*Фрагмент документа*.
Автор оценивает советско-германские военно-политические отношения в 1920-е годы как позитивное явление в борьбе против «санитарного кордона», созданного версальскими миротворцами, в частности, для изоляции Германии и Советского Союза. К сожалению, по-прежнему существует ревизионистский подход к данной проблеме: начиная со сборника документов под названием «Фашистский меч ковался в СССР» (1992 г. издания)[950] и заканчивая современными публикациями о советско-германском военном альянсе в 1920-х годах. Однако военно-политическое сотрудничество СССР и Германии в 1920 годы на основе отдельных секретных соглашений не являлось альянсом. В 1920 годы помимо бессрочного Рапалльского договора действовал также подписанный 26 апреля 1926 г. между Германией и СССР Берлинский договор «О ненападении и нейтралитете» (формально существовал до 22 июня 1941 г.). Сочетание рапалльской и локарнской линий в политике Веймарской республики помогало ей готовить «мирную ревизию» Версальской системы, но в 1920-е годы это было выгодно и Советскому Союзу.
Глава VII
Политика России, Германии и Польши в ЦВЕ (1929–1934 гг.)

*Приведённый перечень*.

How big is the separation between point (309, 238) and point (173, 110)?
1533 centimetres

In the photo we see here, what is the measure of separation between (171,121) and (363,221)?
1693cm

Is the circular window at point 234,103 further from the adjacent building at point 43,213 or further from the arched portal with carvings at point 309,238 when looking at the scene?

*Исходное задание 1*.
На каком основании автор фрагмента о советско-германских отношениях считает военно-политическое сотрудничество двух стран в 1920-е годы позитивным явлением? Ответьте в одном–трёх предложениях.
*Исходное задание 2*.
Какого числа, согласно фрагменту документа, Германия и СССР подписали Берлинский договор «О ненападении и нейтралитете»?
*Исходное задание 3*.
Продолжите фрагмент о советско-германских отношениях, начав сразу после его последней строки.

*Результат 1*.
Автор рассматривает это сотрудничество как часть борьбы против «санитарного кордона». По его словам, этот кордон создали версальские миротворцы, в частности, чтобы изолировать Германию и Советский Союз.

*Результат 2*.
26 апреля 1926 г.

*Результат 3*.
7.1. Обострение германо-польских отношений в 1929–1933 гг
Анализ Версальской системы показывает: «миротворцы» в Париже немало сделали для того, чтобы создать в Европе очаги новых конфликтов. Наглядный пример – подход к решению вопроса о выходе Польского государства к морю. Польша получила 62 % территории Западной Пруссии (Поморья) в виде сужающегося к морю Польского (Данцигского) коридора. Данциг (Гданьск) с округом получил статус «вольного города» под управлением Лиги наций с предоставлением в нём Польше определённых прав. К проблемам Данцига и Коридора СССР прямого отношения не имел, но в случае обострения германо-польских противоречий не смог бы остаться в стороне, что объясняло внимание Кремля к этим спорным территориям. О важной роли Данцига в случае возможной новой советско-польской войны в 1927–1928 гг. писал президент данцигского сената (правительства) Г. Зам[951].
По мнению германских правящих кругов, геополитическая трансформация региона превратила его в слабейшее звено Версальской системы и показатель состояния отношений между Германией, Польшей, западными державами и СССР.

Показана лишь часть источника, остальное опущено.